June 16, 2026
Zero drama? Statistically impossible
The Null Is Always False (Except When It Is True) (2014)
Math nerds melt down over whether “nothing” can still be something
TLDR: The post argues that “no real difference” can still be a useful idea, even if tiny random gaps appear in data. Commenters turned it into a stats cage match, fighting over whether science keeps mistaking meaningless specks for big discoveries.
A deceptively dry stats post turned into full-blown comment-section theater after it challenged one of science’s most annoying party fights: is the “no difference” result ever actually real? The article’s answer was basically: yes, sometimes the null — meaning “there’s really no meaningful difference” — can still make sense, even if tiny wiggles show up in samples. The key point is that random noise is not the same thing as a real effect, and a microscopic difference doesn’t magically become important just because you collected mountains of data.
That’s where the community split into camps. One side came in swinging with the classic hot take: “the null is always false” and p-values are just a factory for fake certainty. The other side pushed back hard, saying this is exactly how people confuse “not exactly zero right this second” with “not zero on average over time.” In plain English: if the world is messy and always changing, you can still ask whether there’s any stable difference worth caring about.
And yes, the jokes were relentless. Commenters had a field day with the idea that proving a laughably tiny effect might need 31 million people, with quips about needing “everyone on Earth and a clipboard.” Others mocked the old stats wars as a forever-beef between people who want numbers to be clean and a universe that absolutely refuses. Even the line about a stray electron ruining perfect truth got the nerds cheering — because nothing says internet drama like philosophers, scientists, and pedants arguing over whether zero is real.
Key Points
- •The article argues that although sample differences are almost never exactly zero, this does not mean the population null hypothesis is never true.
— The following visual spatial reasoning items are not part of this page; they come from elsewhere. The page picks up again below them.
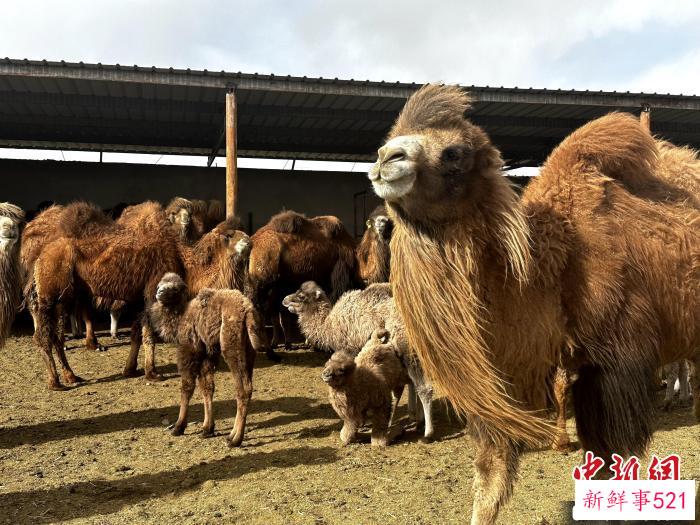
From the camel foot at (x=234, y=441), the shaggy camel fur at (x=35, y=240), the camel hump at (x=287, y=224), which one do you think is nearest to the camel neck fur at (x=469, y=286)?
the camel foot at (x=234, y=441)

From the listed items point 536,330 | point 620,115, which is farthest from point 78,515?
point 620,115

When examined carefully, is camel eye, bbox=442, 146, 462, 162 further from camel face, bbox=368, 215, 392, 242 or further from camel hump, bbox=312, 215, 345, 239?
camel hump, bbox=312, 215, 345, 239

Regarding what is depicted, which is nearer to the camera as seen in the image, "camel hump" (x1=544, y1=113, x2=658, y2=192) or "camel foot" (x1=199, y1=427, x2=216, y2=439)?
"camel hump" (x1=544, y1=113, x2=658, y2=192)

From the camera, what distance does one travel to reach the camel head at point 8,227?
207 inches

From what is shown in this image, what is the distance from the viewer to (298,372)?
8.63 metres

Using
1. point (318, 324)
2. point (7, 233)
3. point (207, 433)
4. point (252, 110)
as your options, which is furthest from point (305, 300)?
point (252, 110)

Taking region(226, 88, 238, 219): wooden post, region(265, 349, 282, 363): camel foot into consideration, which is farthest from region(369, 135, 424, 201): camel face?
region(265, 349, 282, 363): camel foot

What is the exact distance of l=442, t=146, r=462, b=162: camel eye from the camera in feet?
7.54

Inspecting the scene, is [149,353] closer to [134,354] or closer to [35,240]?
[134,354]

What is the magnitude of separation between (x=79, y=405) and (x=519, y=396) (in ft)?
19.8

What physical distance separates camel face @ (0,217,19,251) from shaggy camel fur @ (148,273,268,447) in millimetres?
1438

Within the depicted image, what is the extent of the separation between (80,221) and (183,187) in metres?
10.7

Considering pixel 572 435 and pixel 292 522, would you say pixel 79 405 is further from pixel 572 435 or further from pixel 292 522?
pixel 572 435

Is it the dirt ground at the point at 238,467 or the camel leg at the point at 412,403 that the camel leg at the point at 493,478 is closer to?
the dirt ground at the point at 238,467
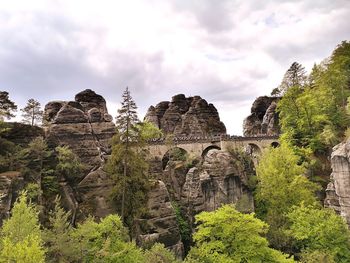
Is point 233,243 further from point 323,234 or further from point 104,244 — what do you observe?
point 104,244

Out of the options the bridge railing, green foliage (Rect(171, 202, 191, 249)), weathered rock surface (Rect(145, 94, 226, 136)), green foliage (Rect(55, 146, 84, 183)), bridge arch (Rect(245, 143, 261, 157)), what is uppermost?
weathered rock surface (Rect(145, 94, 226, 136))

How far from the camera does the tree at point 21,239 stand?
15.1m

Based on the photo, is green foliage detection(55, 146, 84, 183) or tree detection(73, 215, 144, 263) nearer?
tree detection(73, 215, 144, 263)

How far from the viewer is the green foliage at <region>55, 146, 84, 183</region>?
29.9 meters

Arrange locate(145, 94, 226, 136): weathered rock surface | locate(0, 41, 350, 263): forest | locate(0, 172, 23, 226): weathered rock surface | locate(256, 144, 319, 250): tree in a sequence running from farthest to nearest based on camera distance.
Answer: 1. locate(145, 94, 226, 136): weathered rock surface
2. locate(256, 144, 319, 250): tree
3. locate(0, 172, 23, 226): weathered rock surface
4. locate(0, 41, 350, 263): forest

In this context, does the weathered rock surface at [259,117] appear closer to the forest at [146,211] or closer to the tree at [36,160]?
the forest at [146,211]

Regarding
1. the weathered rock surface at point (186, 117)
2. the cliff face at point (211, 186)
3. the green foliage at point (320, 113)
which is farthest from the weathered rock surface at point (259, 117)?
the cliff face at point (211, 186)

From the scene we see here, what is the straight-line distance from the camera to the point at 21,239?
59.1 ft

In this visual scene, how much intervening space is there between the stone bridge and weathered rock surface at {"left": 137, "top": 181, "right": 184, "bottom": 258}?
48.3 feet

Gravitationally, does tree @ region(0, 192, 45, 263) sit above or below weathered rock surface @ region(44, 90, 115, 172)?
below

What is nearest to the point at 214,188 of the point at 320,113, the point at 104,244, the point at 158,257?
the point at 158,257

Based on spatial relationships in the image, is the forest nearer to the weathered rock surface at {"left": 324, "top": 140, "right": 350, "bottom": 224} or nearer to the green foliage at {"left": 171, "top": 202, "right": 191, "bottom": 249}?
the green foliage at {"left": 171, "top": 202, "right": 191, "bottom": 249}

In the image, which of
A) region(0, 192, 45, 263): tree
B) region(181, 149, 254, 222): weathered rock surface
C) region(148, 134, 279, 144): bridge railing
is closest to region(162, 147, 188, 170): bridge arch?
region(148, 134, 279, 144): bridge railing

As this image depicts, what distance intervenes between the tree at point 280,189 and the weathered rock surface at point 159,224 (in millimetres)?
11282
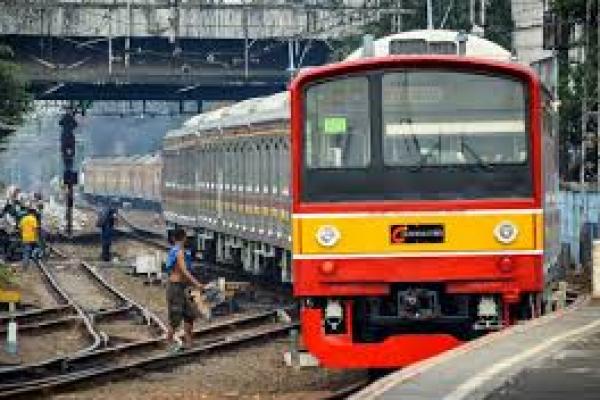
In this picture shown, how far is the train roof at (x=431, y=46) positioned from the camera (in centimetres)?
1577

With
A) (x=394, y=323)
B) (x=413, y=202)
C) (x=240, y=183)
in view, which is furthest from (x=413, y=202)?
(x=240, y=183)

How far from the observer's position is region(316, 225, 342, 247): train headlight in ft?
48.0

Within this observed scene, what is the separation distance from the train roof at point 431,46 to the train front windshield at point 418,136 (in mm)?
796

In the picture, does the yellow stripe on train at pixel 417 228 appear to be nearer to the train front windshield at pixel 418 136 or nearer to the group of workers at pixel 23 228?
the train front windshield at pixel 418 136

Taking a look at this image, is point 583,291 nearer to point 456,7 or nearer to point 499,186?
point 499,186

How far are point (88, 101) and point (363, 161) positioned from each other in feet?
155

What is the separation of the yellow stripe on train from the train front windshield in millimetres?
234

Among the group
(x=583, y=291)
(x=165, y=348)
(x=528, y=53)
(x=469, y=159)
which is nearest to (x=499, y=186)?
(x=469, y=159)

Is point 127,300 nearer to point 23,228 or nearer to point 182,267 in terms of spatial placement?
point 23,228

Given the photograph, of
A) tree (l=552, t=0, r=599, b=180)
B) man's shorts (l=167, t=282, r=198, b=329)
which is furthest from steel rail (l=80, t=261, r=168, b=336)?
tree (l=552, t=0, r=599, b=180)

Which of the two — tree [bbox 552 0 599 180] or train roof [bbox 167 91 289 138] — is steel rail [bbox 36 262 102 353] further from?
tree [bbox 552 0 599 180]

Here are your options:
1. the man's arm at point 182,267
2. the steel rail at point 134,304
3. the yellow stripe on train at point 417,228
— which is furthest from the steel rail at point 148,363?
the yellow stripe on train at point 417,228

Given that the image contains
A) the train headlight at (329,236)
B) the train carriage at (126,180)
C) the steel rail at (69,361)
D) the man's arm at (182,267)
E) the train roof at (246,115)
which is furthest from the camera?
the train carriage at (126,180)

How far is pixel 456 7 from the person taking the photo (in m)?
50.7
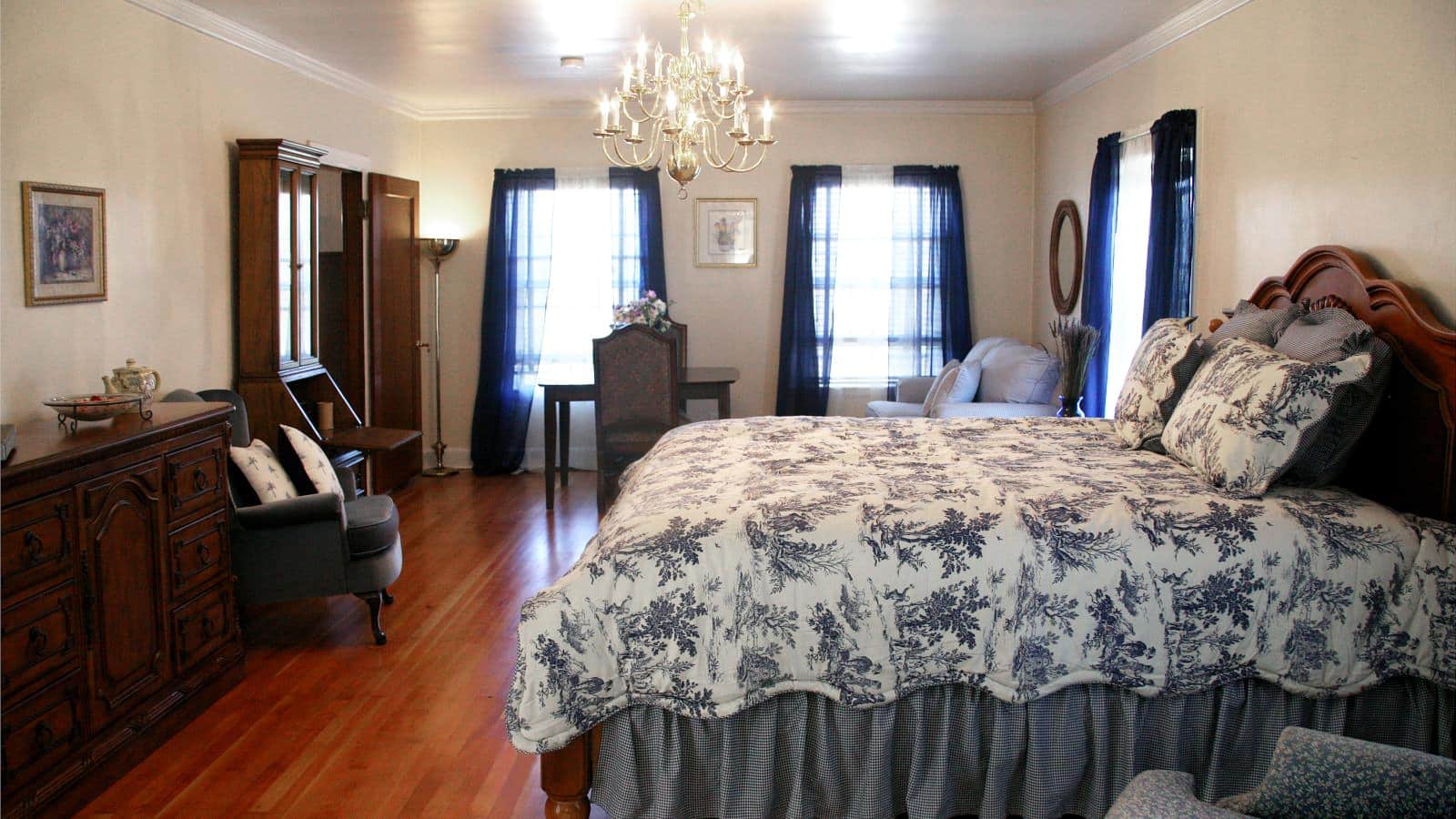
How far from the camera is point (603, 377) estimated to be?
5.80 metres

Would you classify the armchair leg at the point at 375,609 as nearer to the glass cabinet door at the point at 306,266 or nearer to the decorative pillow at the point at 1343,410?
the glass cabinet door at the point at 306,266

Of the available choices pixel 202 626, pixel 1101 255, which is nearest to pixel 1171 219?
pixel 1101 255

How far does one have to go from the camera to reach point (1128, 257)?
216 inches

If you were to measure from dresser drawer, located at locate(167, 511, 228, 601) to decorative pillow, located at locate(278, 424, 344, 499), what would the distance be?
1.78 feet

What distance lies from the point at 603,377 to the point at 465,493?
5.28ft

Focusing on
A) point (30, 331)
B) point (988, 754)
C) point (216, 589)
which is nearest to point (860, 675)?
point (988, 754)

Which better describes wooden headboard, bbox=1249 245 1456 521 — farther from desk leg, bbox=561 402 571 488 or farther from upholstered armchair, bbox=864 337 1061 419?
desk leg, bbox=561 402 571 488

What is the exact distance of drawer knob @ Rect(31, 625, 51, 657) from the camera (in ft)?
8.79

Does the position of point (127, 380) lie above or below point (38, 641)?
above

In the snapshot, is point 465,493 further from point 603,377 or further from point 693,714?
point 693,714

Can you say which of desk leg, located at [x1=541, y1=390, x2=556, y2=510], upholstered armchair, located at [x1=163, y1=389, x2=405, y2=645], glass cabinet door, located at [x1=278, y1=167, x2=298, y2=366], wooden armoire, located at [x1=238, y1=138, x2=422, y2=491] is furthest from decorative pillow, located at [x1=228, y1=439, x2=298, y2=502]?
desk leg, located at [x1=541, y1=390, x2=556, y2=510]

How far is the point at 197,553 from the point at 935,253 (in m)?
5.14

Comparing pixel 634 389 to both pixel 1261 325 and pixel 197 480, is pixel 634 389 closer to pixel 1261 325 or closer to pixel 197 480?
pixel 197 480

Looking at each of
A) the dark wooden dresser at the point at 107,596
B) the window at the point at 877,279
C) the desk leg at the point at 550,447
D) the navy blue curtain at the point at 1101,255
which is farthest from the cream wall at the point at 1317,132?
the dark wooden dresser at the point at 107,596
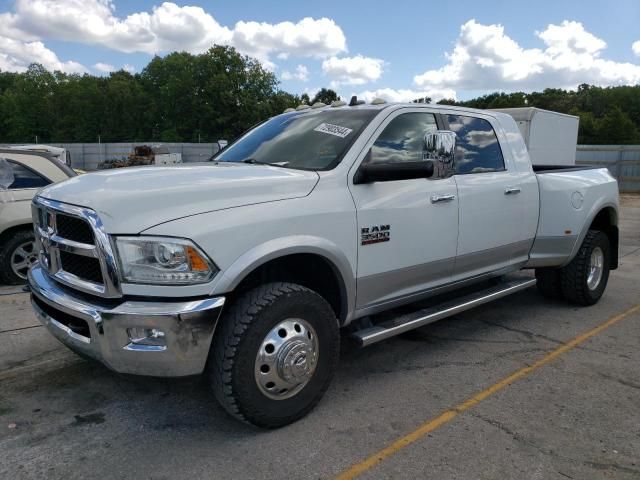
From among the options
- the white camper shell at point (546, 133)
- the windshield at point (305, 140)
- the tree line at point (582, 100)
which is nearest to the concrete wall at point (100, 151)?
the white camper shell at point (546, 133)

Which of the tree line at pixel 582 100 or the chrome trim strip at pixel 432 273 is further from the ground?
the tree line at pixel 582 100

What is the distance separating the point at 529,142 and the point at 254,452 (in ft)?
46.1

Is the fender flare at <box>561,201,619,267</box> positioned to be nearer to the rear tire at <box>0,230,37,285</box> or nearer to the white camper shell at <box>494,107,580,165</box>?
the rear tire at <box>0,230,37,285</box>

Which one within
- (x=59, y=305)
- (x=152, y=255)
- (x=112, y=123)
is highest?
(x=112, y=123)

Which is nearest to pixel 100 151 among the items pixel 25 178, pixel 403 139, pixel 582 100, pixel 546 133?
pixel 546 133

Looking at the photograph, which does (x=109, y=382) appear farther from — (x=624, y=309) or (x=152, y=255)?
(x=624, y=309)

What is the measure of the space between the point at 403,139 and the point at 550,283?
114 inches

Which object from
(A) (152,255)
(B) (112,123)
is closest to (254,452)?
(A) (152,255)

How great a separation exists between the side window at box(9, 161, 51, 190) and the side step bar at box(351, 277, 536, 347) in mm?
4848

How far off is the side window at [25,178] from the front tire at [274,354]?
4742 mm

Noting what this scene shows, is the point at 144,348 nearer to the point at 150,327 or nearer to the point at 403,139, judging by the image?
the point at 150,327

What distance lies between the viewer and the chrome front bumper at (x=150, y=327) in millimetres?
2660

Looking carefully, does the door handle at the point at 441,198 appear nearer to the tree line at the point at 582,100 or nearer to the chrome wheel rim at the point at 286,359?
the chrome wheel rim at the point at 286,359

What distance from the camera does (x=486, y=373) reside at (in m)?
4.02
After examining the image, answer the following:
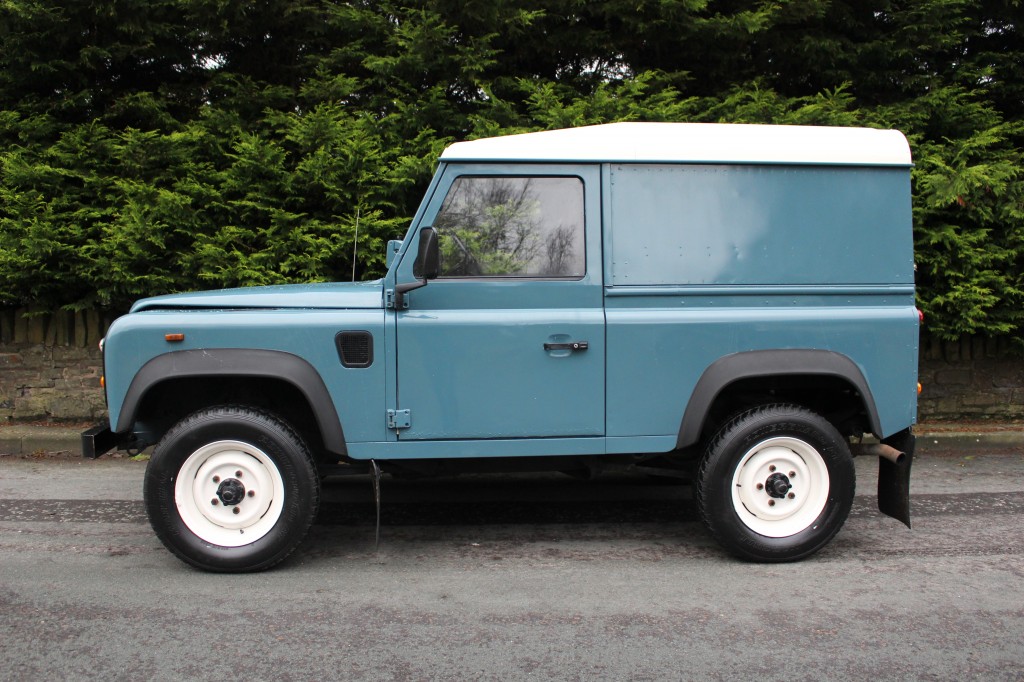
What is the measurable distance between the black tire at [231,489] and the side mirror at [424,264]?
933 mm

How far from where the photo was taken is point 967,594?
3932mm

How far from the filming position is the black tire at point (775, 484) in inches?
171

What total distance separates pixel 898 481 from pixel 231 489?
3.58 m

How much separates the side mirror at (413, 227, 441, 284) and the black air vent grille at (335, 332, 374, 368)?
459mm

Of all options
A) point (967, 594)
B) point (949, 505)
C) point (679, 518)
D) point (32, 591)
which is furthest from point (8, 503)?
point (949, 505)

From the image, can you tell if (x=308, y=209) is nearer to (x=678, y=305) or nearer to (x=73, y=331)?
(x=73, y=331)

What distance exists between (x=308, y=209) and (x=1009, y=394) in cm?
721

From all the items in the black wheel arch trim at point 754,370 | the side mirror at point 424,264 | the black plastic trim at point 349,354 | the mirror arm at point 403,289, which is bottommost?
the black wheel arch trim at point 754,370

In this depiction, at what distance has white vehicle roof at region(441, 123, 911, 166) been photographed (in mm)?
4281

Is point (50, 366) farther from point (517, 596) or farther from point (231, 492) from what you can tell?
point (517, 596)

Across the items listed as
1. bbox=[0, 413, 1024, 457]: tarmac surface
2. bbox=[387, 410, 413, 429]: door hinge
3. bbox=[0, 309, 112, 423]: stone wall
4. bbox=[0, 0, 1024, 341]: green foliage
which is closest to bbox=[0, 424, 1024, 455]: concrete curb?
bbox=[0, 413, 1024, 457]: tarmac surface

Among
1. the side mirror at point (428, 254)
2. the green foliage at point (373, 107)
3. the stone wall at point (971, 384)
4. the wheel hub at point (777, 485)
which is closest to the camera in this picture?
the side mirror at point (428, 254)

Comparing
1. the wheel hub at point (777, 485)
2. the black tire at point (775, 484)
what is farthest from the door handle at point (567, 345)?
the wheel hub at point (777, 485)

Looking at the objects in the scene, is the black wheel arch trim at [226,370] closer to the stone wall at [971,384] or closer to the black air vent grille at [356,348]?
the black air vent grille at [356,348]
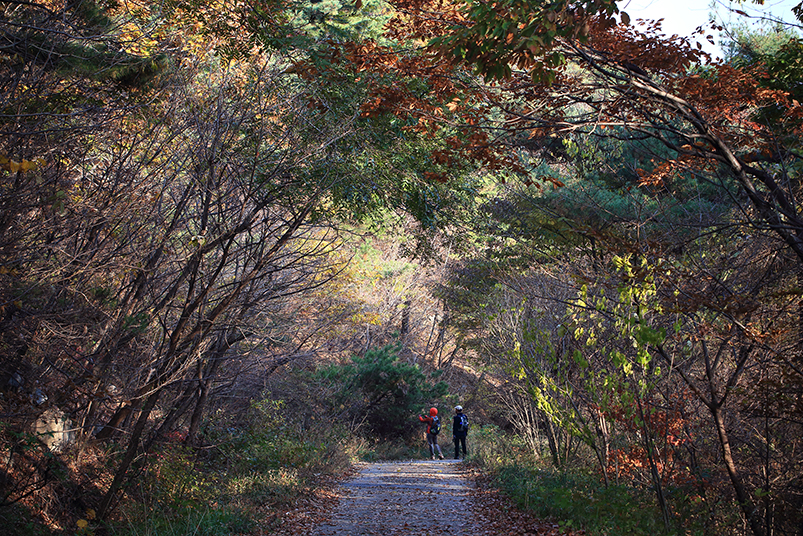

- •It distinguishes between variable sample mean differences and a population-level null hypothesis that assumes the true mean difference is exactly zero.
- •A quoted criticism from Jacob Cohen says the null is always false in the real world and that sufficiently large samples can reject even tiny deviations from zero.
- •The article responds that detecting extremely small effects can require impractically large samples, giving an example of about 31 million participants to detect a Cohen’s d of 0.001 in a t-test.
- •Citing Richard Hagen, the article says that when the null is true, increasing sample size does not guarantee that ever-smaller observed differences will become statistically significant.